Your customers' feedback can be invaluable in helping you decide how and which
contact center technologies can best support your branding initiative.
TRAIN THE TROOPS
You have adopted the philosophy and the technology that is right for your brand.
Now, how your staff applies them in the real world, in real time, every time is
what can make a noticeable difference to your customers and your bottom line.
When new-hire orientation ends, training should continue. The more your staff
knows about the ins and outs of the entire operation and how their actions have
an impact on brand perception, the more involved and committed they are likely
to become.
Education should be an ongoing priority, not an afterthought.
For example, assume you have installed technology designed to meet the specific
needs your customers have identified, but the return on investment you expected
has not materialized. Look closely at whether your staff knows how to use the
technology optimally.
Have they been fully trained by skilled, knowledgeable people? Can they translate
"textbook" material for effective use in the dynamic environment of an actual
contact center? Are they up to date on the features and functionality of the latest
upgrade?
You may hesitate to pull staff away from the pressing responsibilities of their
daily jobs to focus on training, but the long-term results will be worth it.
BE BRAND-CONSCIOUS
When customers associate a logo, slogan or jingle with your brand, you want them to
have an emotional response — a feeling of personal connection that elicits a desire
to do business with the company again and again.
How much more personal can you get than one-to-one contact?
The contact center is a strategic channel for associating your company with service
excellence in support of its brand. If you and your staff are brand-conscious, your
customers will make the connection too.

• Task requirements:
In the contact center branding text, what should education be instead of an afterthought? You won't need the material here.

• Supplied information:
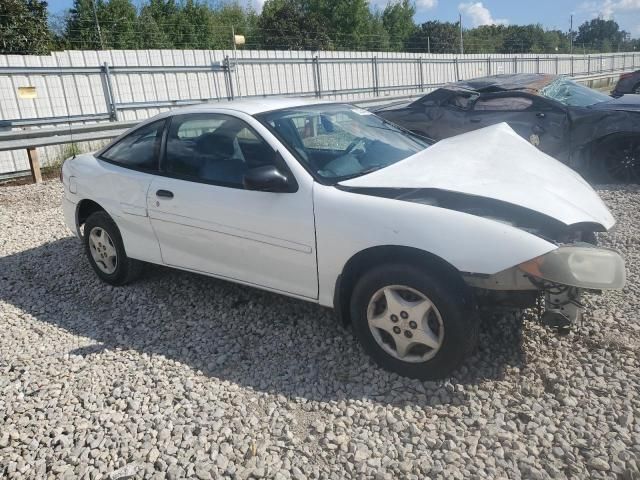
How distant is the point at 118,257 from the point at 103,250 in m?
0.22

• Written response:
An ongoing priority.